Their broad circling brought them close to Blackrock Mountain. Seryth ducked close along the dragon’s neck as Malfas dived, landing on the Dark Iron bridge extruding from the mountain’s depths. The drake walked inside, sniffing the air.
“What are you about?” Seryth growled, but Malfas didn’t answer.
Seryth’s foreboding mixed with his awe as they entered the chamber of the Molten Span. Malfas put his front claws on the balcony and peered down into the lava below, then raised his head, sniffing and eyeing the chains suspending the center island above them.
“My kin are long gone from this place,” he finally said and fell back to all fours.
“I could have told you that,” grumbled Seryth. “What’s the big idea, risking our lives?”

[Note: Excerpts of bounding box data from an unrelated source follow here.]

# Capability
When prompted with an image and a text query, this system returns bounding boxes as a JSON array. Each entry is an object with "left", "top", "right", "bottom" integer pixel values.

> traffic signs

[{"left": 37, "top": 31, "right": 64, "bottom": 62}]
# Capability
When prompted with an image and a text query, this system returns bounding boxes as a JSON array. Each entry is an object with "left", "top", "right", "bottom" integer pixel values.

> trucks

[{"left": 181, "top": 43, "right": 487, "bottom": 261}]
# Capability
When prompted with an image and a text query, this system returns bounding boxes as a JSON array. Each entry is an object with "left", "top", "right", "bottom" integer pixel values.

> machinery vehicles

Malfas again didn’t answer. As Seryth watched the back of the drake’s head, it occurred to him the nether-drake was just as homeless as he was.
“You wanted to meet them?” he asked, trying to be sensitive.
Malfas looked at him from the back corner of his eye.
“I never knew my own parents,” said Seryth. “Not my birth parents, at any rate. Daelin was the one who raised me.”
“Why do you hate him so?” asked Malfas.
“I don’t,” said Seryth, surprised the drake would think so.
“Your clenched jaw says otherwise,” observed Malfas.
Seryth paused. “I’m angry at him,” he admitted. “Maybe if he told me the truth about my past, none of this would have happened. None of us would have suffered so much.”
“You can’t know that for sure,” said Malfas.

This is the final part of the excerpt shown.